Listen. Don't ever take advice. Wrong-headed people the world over will try to give you guidance when things get ropey, pretending they've been in that exact situation, navigated their way safely through it and learnt grand and prudent lessons, but their advice is always dangerously defective.

Unless the words of wisdom have come from some officially registered and internationally recognised source of deep wisdom – such as myself – ignore them. That's my advice.

For example, Jason-Jock Werewolf was
misguidedly advised that the key to overcoming his many nefarious problems, dilemmas and general weirdnesses was to get actively involved in a team sport, such as cricket.

Yet the insurmountable problems haunting Jason-Jock only intensified as the red six-stitcher cricket ball now whizzed past his bat and crashed through his stumps.

‘Howzat?!'

JJ groaned as he gazed back at the stumps. They had been in a pleasing and precisely upright arrangement – three stumps supporting two bails, all tickety-boo and how-do-you-do – just seconds ago. Now they'd spun out all over the place like a madman's chopsticks, middle stump flat on its back, bails a metre away in the dirt.

‘You're out,' shouted the coach. ‘Again. For a duck … again. Quack, quack, quack. Back to the pavilion – next batsman.'

Jason-Jock shook his head in deep despair. So far today he'd been out nine
times for a total score of zero, nine ducks in a row, enough to open a duck farm and sell the eggs for a living. He was the team captain and its best batsman, so you can imagine what the worst ones scored – do the maths, it'll hurt your brain.

The other young werewolves crouching in cricket whites on the pavilion benches bowed their heads, muttering darkly while picking at stray fleas. They were doomed and they knew it. And not just doomed as a cricket team either – their future at Horror High was over.
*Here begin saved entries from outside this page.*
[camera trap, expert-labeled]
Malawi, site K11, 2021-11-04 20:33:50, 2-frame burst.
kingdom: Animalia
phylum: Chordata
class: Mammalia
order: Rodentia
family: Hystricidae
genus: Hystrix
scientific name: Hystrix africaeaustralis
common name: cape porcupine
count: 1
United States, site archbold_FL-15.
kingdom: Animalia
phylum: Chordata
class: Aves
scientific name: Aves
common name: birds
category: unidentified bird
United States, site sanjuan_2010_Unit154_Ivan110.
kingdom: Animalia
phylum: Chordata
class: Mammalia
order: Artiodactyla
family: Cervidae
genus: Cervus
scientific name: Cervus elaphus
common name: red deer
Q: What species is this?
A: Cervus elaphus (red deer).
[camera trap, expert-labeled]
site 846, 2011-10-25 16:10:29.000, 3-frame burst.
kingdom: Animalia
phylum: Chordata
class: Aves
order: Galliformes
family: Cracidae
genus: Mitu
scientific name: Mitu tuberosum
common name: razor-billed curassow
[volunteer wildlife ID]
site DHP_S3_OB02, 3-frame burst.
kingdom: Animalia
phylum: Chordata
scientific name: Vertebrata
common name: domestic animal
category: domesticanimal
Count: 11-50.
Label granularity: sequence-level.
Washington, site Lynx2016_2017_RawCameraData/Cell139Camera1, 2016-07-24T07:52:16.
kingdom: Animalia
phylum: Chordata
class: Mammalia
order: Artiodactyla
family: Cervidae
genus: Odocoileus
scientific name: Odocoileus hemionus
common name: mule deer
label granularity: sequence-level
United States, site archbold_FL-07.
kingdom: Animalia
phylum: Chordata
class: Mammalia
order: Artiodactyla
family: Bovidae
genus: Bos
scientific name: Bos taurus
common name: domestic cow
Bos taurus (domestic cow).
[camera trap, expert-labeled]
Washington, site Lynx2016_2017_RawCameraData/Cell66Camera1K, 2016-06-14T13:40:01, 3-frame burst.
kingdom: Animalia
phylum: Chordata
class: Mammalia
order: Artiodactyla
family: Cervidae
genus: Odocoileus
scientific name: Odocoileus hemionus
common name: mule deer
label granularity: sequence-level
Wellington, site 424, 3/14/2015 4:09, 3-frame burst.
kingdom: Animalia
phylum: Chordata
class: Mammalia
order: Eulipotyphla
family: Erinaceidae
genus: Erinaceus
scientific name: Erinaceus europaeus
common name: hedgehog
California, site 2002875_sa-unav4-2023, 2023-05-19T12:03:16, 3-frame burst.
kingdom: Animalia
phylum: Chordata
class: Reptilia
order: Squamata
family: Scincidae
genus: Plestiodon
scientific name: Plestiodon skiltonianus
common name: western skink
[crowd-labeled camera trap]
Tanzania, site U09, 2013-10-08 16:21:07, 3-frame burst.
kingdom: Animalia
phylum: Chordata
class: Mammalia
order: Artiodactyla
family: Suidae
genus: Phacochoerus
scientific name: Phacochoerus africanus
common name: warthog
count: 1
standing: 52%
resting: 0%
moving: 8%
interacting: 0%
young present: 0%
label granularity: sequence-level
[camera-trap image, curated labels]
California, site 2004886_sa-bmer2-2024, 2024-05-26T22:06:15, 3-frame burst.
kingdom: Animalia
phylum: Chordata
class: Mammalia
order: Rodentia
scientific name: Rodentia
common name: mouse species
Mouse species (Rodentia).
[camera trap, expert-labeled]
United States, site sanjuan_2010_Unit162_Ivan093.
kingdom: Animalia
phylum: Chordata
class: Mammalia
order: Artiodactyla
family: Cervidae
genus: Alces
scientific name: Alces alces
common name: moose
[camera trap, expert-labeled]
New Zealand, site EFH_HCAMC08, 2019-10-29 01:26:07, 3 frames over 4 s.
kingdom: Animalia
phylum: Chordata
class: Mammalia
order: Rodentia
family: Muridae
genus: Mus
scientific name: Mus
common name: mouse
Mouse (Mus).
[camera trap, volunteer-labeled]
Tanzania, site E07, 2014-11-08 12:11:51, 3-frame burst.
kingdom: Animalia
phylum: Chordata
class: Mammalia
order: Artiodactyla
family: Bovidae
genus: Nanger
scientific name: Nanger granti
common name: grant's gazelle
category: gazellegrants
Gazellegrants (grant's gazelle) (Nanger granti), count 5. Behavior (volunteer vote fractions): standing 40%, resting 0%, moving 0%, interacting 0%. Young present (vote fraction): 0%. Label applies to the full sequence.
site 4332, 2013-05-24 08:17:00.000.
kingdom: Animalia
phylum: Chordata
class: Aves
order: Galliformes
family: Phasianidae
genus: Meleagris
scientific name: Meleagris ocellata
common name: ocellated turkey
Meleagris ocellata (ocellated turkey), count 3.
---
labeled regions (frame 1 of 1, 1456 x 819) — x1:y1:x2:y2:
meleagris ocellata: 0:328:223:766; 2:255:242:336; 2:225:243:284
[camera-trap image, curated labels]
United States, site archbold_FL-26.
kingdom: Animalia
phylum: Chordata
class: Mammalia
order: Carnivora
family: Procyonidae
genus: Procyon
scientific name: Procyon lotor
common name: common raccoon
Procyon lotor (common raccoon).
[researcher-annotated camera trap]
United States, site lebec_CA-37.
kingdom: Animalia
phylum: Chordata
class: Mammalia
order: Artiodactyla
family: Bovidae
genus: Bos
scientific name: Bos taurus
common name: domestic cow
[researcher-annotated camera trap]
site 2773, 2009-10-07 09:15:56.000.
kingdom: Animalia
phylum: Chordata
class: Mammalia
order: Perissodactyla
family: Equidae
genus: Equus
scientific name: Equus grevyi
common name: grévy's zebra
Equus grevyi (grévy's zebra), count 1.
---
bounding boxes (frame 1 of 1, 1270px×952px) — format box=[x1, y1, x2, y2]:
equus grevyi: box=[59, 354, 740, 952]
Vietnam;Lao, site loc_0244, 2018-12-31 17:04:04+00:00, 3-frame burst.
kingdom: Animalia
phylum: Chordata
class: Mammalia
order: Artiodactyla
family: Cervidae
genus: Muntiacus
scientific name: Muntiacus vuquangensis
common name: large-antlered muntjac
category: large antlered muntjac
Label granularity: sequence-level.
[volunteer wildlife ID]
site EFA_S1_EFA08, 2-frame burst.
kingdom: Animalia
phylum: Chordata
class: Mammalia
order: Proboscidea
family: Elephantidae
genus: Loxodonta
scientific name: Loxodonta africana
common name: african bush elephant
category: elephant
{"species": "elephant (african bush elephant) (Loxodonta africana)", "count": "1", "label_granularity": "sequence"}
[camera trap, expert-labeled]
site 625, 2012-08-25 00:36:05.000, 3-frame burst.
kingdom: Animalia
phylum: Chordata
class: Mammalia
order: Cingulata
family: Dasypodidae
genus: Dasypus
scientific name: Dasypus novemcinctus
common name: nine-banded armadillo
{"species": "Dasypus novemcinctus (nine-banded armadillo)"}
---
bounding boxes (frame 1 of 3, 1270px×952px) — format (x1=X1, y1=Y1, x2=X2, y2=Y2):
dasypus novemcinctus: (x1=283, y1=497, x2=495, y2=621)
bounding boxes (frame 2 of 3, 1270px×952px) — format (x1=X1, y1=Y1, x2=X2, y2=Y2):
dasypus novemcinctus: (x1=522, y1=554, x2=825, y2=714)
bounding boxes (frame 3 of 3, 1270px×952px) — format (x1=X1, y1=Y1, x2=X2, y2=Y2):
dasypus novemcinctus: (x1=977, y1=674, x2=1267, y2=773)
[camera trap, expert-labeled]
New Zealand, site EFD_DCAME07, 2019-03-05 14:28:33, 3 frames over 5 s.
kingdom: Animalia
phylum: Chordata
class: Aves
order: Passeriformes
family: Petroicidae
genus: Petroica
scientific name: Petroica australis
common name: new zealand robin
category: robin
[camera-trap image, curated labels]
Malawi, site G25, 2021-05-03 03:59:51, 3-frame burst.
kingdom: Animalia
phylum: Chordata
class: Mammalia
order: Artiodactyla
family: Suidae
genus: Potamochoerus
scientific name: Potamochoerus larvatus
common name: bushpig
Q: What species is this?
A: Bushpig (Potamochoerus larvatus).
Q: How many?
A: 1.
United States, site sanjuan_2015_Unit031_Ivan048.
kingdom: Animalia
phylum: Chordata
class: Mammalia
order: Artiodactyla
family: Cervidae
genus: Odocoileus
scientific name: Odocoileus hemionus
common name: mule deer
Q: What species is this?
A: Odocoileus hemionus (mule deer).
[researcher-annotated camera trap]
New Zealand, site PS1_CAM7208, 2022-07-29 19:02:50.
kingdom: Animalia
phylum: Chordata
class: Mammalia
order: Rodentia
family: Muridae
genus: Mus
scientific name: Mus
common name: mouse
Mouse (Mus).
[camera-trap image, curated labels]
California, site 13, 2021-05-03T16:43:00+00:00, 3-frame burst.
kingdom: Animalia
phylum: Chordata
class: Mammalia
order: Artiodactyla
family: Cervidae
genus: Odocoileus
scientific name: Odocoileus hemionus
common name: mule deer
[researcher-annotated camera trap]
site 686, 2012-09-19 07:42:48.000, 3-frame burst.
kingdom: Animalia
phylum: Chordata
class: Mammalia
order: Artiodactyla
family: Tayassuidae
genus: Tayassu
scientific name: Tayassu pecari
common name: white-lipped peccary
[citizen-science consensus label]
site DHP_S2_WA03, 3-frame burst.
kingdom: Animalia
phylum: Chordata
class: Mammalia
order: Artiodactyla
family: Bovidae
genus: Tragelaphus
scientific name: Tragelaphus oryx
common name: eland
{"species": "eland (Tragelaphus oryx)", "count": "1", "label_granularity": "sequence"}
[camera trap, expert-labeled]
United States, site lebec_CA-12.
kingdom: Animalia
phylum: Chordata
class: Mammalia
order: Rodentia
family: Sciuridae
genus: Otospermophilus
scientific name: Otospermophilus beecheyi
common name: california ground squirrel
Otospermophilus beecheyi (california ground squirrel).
They were going to be expelled unless, unless …

Unless they pulled off the impossible.

Anybody who knows werewolves will tell you they can be extremely capable creatures when they put their minds to it. They have the heightened senses of a dog, the supernatural abilities of a ghoul, and the never-say-die spirit of a human who thinks there's nothing peculiar in shedding a quarter kilo of hair on your lounge every time they come to your house to watch the greyhound races on TV.

All of which means they can pull out some pretty gnarly and difficult stuff when pressed. The ‘unlikely' they could do easily, being werewolves, and the ‘doubtful' was pretty much a walk in the park without a leash. The ‘improbable' was imminently achievable, and even incompetent werewolves could pull off ‘no-chance' type gigs standing on their hairy heads.

But the ‘impossible'? As the term ‘impossible' suggests, that was impossible, even for someone as cool and righteous as myself, which these werewolves definitely weren't.

And what Principal Skullwater demanded – winning the Interghouls Cricket Cup – was fully and totally and thoroughly impossible. Yet if they didn't pull it off the werewolves were out of Horror High.